Genomic mutations such as SNPs and indels were inferred using the RNA-seq data. Somatic variant calling was performed as described previously [34]. Duplicate reads were flagged using Mark-Duplicates (Picard, version 2.27.4) and split into exons using SplitNCigarReads (GATK, version 4.2.6.1). Variant calling was performed using the Mutect2 (GATK, version 4.2.6.1).

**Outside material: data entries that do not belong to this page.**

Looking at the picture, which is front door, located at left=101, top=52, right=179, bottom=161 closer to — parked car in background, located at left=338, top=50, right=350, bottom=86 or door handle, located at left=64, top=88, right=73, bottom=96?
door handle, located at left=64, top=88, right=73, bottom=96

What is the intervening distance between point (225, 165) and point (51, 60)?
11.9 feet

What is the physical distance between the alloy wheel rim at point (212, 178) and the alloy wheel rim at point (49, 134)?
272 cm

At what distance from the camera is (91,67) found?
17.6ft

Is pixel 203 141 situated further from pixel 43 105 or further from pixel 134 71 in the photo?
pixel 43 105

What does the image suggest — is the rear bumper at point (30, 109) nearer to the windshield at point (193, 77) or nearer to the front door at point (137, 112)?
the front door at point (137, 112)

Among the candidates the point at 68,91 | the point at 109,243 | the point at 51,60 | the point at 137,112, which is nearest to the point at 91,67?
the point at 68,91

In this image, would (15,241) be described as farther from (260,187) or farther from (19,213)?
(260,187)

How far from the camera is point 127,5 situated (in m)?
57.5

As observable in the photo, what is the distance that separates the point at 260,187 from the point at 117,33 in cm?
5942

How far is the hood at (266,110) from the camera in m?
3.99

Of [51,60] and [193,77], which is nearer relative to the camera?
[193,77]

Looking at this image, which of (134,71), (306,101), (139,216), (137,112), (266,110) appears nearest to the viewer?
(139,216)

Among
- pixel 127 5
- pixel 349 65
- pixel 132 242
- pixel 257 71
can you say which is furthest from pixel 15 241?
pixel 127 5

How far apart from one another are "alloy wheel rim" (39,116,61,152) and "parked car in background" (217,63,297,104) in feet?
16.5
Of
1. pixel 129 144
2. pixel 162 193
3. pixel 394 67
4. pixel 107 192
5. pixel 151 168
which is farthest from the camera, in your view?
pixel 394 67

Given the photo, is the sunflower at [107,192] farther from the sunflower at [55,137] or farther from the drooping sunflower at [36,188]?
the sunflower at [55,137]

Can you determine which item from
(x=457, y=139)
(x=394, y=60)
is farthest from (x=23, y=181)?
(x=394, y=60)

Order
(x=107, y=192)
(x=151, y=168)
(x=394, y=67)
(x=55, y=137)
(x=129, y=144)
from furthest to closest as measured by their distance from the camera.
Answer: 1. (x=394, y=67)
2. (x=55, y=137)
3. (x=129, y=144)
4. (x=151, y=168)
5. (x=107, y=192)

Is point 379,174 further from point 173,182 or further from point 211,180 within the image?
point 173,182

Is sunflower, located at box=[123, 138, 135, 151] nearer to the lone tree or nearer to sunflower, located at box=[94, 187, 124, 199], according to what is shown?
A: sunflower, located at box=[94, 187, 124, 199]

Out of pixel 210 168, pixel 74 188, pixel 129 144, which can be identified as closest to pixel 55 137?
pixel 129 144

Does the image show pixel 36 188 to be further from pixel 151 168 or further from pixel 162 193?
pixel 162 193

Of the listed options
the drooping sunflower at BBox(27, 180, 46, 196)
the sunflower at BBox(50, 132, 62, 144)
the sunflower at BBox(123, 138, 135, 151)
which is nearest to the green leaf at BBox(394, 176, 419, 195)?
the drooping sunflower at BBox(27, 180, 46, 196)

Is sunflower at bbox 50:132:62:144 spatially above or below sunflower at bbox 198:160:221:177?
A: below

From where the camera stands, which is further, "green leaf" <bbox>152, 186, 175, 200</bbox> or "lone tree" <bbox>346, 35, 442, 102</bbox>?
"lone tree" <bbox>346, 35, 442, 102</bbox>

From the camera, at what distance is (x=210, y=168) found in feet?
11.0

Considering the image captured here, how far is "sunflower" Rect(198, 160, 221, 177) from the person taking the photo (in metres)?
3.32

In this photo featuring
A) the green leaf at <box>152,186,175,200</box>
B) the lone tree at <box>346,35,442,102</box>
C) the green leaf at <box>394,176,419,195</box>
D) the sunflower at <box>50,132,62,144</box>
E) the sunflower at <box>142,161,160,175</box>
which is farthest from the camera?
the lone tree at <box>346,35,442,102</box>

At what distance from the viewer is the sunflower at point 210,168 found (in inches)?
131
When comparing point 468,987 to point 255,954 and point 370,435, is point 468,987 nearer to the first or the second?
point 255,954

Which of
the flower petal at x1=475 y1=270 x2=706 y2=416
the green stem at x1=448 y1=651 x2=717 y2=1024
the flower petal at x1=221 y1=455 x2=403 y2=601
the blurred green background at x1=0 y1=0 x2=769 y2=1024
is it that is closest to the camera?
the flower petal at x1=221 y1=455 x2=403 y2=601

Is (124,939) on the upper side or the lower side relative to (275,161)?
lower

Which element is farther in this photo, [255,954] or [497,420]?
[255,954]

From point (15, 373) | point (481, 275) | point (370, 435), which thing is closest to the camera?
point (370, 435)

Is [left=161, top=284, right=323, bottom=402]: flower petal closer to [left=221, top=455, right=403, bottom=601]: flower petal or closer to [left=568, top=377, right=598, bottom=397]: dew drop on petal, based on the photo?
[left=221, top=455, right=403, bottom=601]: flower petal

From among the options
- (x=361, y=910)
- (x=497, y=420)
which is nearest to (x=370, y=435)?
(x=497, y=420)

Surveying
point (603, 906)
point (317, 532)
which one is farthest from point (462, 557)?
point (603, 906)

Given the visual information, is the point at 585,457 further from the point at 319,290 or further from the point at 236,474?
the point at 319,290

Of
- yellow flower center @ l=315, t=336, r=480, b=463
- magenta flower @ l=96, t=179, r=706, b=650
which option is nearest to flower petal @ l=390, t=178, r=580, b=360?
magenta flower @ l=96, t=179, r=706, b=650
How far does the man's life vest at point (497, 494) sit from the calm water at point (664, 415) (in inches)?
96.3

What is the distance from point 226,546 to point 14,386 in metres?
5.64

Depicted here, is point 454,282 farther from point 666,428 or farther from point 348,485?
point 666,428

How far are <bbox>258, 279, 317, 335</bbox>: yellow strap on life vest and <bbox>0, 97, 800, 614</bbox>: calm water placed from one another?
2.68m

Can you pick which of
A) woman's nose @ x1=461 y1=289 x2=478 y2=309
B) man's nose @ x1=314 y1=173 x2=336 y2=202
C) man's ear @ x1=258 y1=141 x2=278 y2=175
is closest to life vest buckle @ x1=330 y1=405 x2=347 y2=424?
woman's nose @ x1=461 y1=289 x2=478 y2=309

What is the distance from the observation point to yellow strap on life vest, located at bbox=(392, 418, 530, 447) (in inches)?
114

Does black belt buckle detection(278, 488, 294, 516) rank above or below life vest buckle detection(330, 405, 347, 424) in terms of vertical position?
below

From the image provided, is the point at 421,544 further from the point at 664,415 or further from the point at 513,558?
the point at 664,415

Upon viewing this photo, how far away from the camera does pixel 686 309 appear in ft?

Immunohistochemistry (IHC) and immunofluorescence (IF) staining

Paraffin-embedded blocks of PDAC tissues were cut into 4 µm-thick sections and subjected to standard hematoxylin and eosin (H&E) staining and immunostaining. PDOs were isolated from Matrigel using Cell Recovery Solution (354,253; Corning) according to the manufacturer’s instructions. For IHC staining, sections were deparaffinized and rehydrated. Heat-mediated antigen retrieval was performed using sodium citrate buffer (pH6) for GATA6 and Tris/EDTA buffer (pH 9) for CK5. The sections were treated with 3% H2O2 in methanol to block endogenous peroxidase activity and then blocked with Blocking One Histo (Nacali Tesque, Kyoto, Japan). They were then washed with PBS/0.1% Triton X-100 and incubated with primary antibodies against GATA6 (AF1700; R&D SYSTEMS, Minneapolis, MN, USA; 10 μg/mL) and CK5 (GTX113219; GeneTex, Irvine, CA, USA; 1:1000) for 1 h at room temperature. Subsequently, the sections were incubated with the appropriate secondary antibody: horseradish peroxidase (HRP)-conjugated anti-goat IgG antibody (ab6741; Abcam, Cambridge, UK; 1:1000), anti-rabbit IgG (ab6721; Abcam; 1:1000), Alexa Fluor 488 anti-rabbit (ab150077; Abcam; 1:500), and 555 anti-goat (ab150130; Abcam; 1:500). Thereafter, 3,3'-diaminobenzidine substrate chromogen solution (11,209-1A; Kanto Kagaku, Tokyo, Japan) was applied, followed by counterstaining with hematoxylin. For IF staining, the nuclei were counterstained with 4',6-diamidino-2-phenylindole (Dojindo, Kumamoto, Japan).

Drug response assay

The PDOs were dissociated into single cells, and a 1000 live cells were seeded in a 96-well plate (B&W IsoPlate-96 TC; PerkinElmer, Kanagawa, Japan) containing Matrigel and complete medium. Therapeutic drugs, namely GEM (073-06631; FUJIFILM WAKO, Osaka, Japan; ranging from 1.0 × 10−10 to 1.0 × 10−5 mol/L), ulixertinib (BVD-523, HY-15816; MedChemExpress, NJ, USA; 1.0 × 10−6 mol/L), and chloroquine (HY-17589A; MedChemExpress, 5.0 × 10−6 mol/L) were added 24 h after plating and tested in triplicate. After 5 d, cell viability was quantified using the CellTiter-Glo 2.0 Kit following the manufacturer’s instructions (Promega, Madison WI, USA).

Statistical analysis

All statistical analyses were performed using Microsoft Excel, JMP Pro statistical software (ver. 16; SAS Institute Inc., Cary, NC, USA), and GraphPad Prism 9 software (Graphpad Software, Inc., Boston, MA, USA). Comparisons between two groups were assessed using Welch’s t test for continuous variables (normal distribution), Wilcoxon rank-sum test for continuous variables (non-normal distribution), or Fisher’s exact test for categorical data. Survival curves were analyzed using the Kaplan–Meier method with the log-rank test. Statistical significance was set at P < 0.05.